31.10.2016
Hochschule

Bundestagsabgeordnete besuchen Healthcare-Zentrum

Den Beginn ihrer sitzungsfreien Woche im Bundestag nutzen die CDU-Abgeordneten Dr. Roy Kühne (Wahlkreis Goslar-Northeim-Osterode) und Fritz Güntzler (Göttingen) am Montag, 31. Oktober, für einen Besuch am ZHT Zentrum für Healthcare Technology der PFH Private Hochschule Göttingen.


Prof. Dr. Frank Albe, Fritz Güntzler (MdB) und Dr. Roy Kühne (MdB)

PFH-Präsident Prof. Dr. Frank Albe, Fritz Güntzler (MdB) und Dr. Roy Kühne (MdB; v. l.) folgen im ZHT den Ausführungen von Dr. Nadine Hugill.
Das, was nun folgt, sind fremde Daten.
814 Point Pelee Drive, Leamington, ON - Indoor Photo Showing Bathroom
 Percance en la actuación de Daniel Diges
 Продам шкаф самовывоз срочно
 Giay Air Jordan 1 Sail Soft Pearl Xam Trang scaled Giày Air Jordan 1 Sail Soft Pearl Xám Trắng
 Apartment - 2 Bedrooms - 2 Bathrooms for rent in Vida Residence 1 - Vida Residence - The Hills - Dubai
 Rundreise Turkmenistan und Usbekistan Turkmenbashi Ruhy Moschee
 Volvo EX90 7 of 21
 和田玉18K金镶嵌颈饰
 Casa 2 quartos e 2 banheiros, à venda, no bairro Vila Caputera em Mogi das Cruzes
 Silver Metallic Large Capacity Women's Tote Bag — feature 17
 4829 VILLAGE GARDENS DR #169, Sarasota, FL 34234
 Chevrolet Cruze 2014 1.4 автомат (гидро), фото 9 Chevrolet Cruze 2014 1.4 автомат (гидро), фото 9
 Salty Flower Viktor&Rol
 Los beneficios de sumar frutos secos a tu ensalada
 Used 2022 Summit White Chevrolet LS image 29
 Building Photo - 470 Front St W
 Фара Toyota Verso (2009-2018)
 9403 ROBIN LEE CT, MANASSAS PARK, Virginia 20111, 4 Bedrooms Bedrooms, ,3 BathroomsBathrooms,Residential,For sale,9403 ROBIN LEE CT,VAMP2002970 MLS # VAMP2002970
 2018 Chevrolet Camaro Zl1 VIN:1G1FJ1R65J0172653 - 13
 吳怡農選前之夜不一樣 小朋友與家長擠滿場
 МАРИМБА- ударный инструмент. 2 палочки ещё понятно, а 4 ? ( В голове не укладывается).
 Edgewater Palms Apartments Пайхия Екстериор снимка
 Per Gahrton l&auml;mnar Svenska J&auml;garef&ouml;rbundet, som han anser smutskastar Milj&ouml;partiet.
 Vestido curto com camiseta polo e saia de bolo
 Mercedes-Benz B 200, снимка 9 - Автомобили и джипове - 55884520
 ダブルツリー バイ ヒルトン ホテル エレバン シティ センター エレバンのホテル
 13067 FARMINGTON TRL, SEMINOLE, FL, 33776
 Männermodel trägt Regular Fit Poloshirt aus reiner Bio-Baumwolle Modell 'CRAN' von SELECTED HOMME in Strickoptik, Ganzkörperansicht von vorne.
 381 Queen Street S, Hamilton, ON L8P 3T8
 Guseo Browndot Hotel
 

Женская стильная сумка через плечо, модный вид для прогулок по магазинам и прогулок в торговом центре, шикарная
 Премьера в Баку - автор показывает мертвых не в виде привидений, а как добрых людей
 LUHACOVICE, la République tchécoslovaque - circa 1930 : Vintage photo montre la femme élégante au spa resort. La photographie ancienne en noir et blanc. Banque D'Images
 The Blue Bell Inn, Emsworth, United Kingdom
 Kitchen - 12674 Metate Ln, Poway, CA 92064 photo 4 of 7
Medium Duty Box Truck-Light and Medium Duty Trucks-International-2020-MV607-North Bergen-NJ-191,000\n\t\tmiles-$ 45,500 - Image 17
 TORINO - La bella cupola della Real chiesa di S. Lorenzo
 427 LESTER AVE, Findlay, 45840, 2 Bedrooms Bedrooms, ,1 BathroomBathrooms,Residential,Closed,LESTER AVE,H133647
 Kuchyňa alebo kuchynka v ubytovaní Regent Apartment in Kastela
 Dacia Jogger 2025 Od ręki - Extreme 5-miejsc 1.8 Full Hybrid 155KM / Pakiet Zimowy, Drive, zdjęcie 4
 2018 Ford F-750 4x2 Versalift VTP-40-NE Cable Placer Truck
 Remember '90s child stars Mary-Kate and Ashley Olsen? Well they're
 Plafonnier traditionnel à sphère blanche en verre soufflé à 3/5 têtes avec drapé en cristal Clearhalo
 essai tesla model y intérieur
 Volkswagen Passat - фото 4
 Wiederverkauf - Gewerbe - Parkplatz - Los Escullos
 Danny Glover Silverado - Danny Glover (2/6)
Präsident Prof. Dr. Frank Albe gab den beiden Mitgliedern des Bundestages zunächst eine Einordnung der Positionierung der PFH innerhalb der deutschen Hochschullandschaft. Mehr als 3.000 Studierende sind gegenwärtig in den 26 Campus- und Fernstudienprogrammen eingeschrieben, über 3.500 Absolventen hat die PFH bereits verabschiedet. Die Professoren Siegmar Blumentritt und Frank Braatz erläuterten anschließend aus biomechanischer beziehungsweise medizinischer Sicht das Studienfach Orthobionik der PFH. Dies sei die notwendige akademische, auch international geforderte Ergänzung des Berufsbildes des Orthopädietechnikers, berichtete Blumentritt. Was für außergewöhnliche Versorgungen mit den neuesten Entwicklungen im Bereich Neuroprothetik möglich sind, erläuterte Prof. Dr. med. Frank Braatz.

 

In der anschließenden Diskussion vertieften Abgeordnete und Professoren einige Themen rund um die Rahmenbedingungen innovativer Studienangebote, zum Beispiel die BAföG-Berechtigung für Gesellen, die trotz guter Arbeitsmarktsituation ein Studium anschließen wollen. Als Berichterstatter für Heil- und Hilfsmittel liegt Kühne auch die Abrechenbarkeit von Leistungen am Herzen, die zwar nicht zur unmittelbaren Versorgung gehören, aber zwingend notwendig sind, um eine optimale Versorgung der Patienten zu gewährleisten, zum Beispiel interdisziplinäre Absprachen zwischen Ärzten, Physiotherapeuten und Orthopädietechnikern. Auch die Zukunftssituation der Orthobionik-Studiengänge im Ausland, insbesondere in Russland, Asien, im arabischen Raum und in Afrika, kam zur Sprache.

 

Der abschließende Werkstattbesuch gab den Abgeordneten die Gelegenheit, sich mit Studierenden der Orthobionik auszutauschen. Diese berichteten aus dem Studienalltag und stellten verschiedene Orthesen für untere Extremitäten vor. Besonders interessiert zeigten sich die MdBs an den verschiedenen Bildungswegen der Studierenden, die sich teils direkt nach dem Abitur, teils aber auch nach vorhergehenden Ausbildungen oder bereits abgeschlossenen Studiengängen für Orthobionik immatrikuliert haben.